- _DATA PROVIDED_:

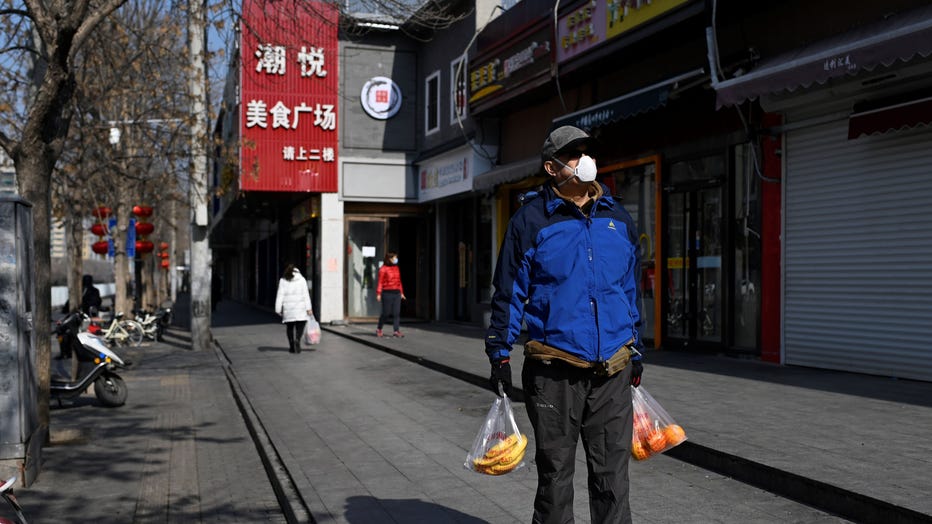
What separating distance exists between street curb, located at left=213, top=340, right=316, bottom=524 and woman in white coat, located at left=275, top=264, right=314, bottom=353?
17.5 ft

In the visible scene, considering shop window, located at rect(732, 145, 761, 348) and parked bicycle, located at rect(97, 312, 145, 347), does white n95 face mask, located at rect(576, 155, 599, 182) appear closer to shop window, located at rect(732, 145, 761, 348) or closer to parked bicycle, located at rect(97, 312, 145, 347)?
shop window, located at rect(732, 145, 761, 348)

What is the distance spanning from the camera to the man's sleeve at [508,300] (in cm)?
412

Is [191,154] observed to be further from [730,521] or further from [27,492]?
[730,521]

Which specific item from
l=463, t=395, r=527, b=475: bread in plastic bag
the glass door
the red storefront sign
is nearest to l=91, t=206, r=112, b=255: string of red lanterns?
the red storefront sign

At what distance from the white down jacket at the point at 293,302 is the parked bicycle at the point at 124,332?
5338mm

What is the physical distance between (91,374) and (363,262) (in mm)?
16268

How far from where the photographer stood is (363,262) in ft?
89.2

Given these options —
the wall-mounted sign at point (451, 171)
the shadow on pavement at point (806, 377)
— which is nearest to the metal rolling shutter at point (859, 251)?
the shadow on pavement at point (806, 377)

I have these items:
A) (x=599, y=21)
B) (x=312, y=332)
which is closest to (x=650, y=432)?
(x=599, y=21)

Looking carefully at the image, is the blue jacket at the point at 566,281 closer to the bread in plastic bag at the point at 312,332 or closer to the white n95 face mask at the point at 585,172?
the white n95 face mask at the point at 585,172

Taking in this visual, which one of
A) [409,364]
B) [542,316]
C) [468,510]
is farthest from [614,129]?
[542,316]

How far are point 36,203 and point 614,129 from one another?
10092 mm

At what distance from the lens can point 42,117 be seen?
8.59 m

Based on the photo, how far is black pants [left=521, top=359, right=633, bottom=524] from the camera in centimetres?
409
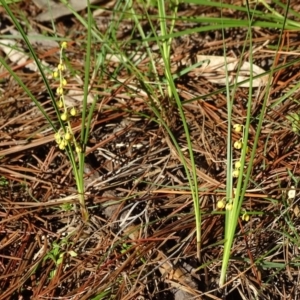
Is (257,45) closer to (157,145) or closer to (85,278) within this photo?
(157,145)

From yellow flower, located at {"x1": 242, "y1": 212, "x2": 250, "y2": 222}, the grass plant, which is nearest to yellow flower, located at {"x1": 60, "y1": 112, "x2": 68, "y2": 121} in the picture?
the grass plant

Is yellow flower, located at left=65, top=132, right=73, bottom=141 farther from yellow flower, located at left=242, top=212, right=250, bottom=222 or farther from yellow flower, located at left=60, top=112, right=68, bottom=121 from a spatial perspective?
yellow flower, located at left=242, top=212, right=250, bottom=222

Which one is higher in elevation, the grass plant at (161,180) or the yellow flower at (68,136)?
the yellow flower at (68,136)

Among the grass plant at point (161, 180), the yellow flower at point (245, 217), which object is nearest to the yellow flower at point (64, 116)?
the grass plant at point (161, 180)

- _WHAT IS BEING ASKED_: Could you write out again, word for word, the entries from the line containing "Among the grass" through the last line of the entries above?

- _SOLUTION TO THIS EXERCISE_:
Among the grass plant at point (161, 180), the yellow flower at point (245, 217), which object is nearest to the yellow flower at point (64, 116)?
the grass plant at point (161, 180)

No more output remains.